Jim, 61, was an old friend of the Brassed Off star, who once worked as a drama teacher at Loreto College, Moss Side, when it was a Catholic girls’ convent school and regularly appeared at the Royal Exchange.
  
“He was already ill so he couldn’t do it. That’s how it came to me,” recalls Jim. “I could see why he wanted to do it. It’s a really lovely piece of writing.
  
“We were all very much part of the same generation. I did work with him very briefly. We just overlapped on an Alan Bennett many years ago. But on the whole we didn’t work together because if Pete would be doing it there would be no part for me. And vice-versa. We had a very similar background working.
  
“So I very easily recognise his journey and what he achieved. He was always dynamic and interesting and an exciting actor to watch. I’d go and see him in theatre and see him after.
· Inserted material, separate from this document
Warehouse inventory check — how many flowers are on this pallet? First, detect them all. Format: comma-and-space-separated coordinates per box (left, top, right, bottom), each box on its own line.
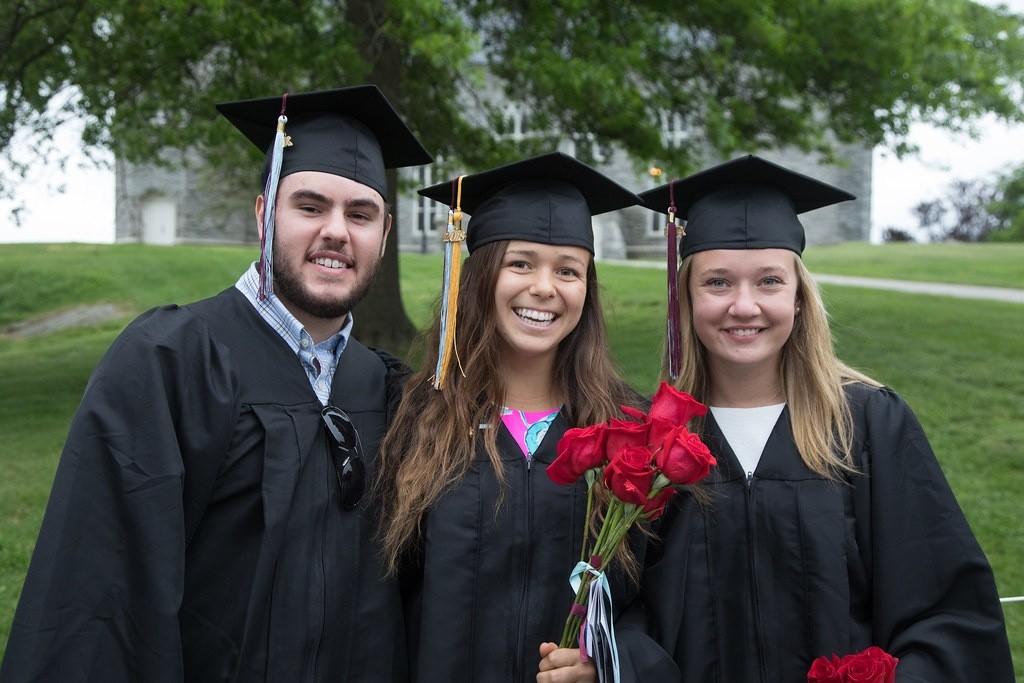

He was a lovely man.”
  
Exile contains many superb performances, not least from Jim, who won a Best Supporting Actor Oscar for his role as the husband of Irish novelist and Alzheimer’s sufferer Iris Murdoch in 2001 film Iris.
  
This time his character has the progressive dementia, with secrets of the past locked in his mind. “My mother had Alzheimer’s, so I knew as much as you want to know. It all rang very true from my experience,” he says.
  
“But that is just part of the story. It’s a thriller involving a father who can’t remember what happened and his son who is trying to get this story out of him.
  
“A lot of the scenes are quite edgy. But some are also very funny, as well. There are aspects of Alzheimer’s that are unintentionally amusing. And for that reason, very moving as well. You get the whole gamut.”
  
At various stages Jim had to strip naked and later walk through the snow dressed in just his vest, underpants and socks. While the concluding hour sees Tom joining his father in the bath, as he used to do when he was a child.
  
Tom tries to engage his father with the past to unlock his memory. He takes him to  a football match at Oldham Athletic’s Boundary Park ground and to a black tie Lancashire Evening News charity dinner.
  
Jim once planned to become a journalist himself. “I applied for a secretarial course to learn shorthand and typing. And I was lined up to start that and become a cub reporter on the Lincolnshire Echo. But then I got offered a student job in a theatre.”
  
After Exile he moved on to film The Iron Lady, playing husband Denis Thatcher to Meryl Streep’s take on Margaret Thatcher. The film is due in UK cinemas early next year. “Meryl is very impressive, as you can imagine,” reveals Jim.
  
Was it a shock when he first saw her in make-up and costume as the former prime minister? “Yes, seeing Maggie,” he grins. “But Meryl’s not scary.”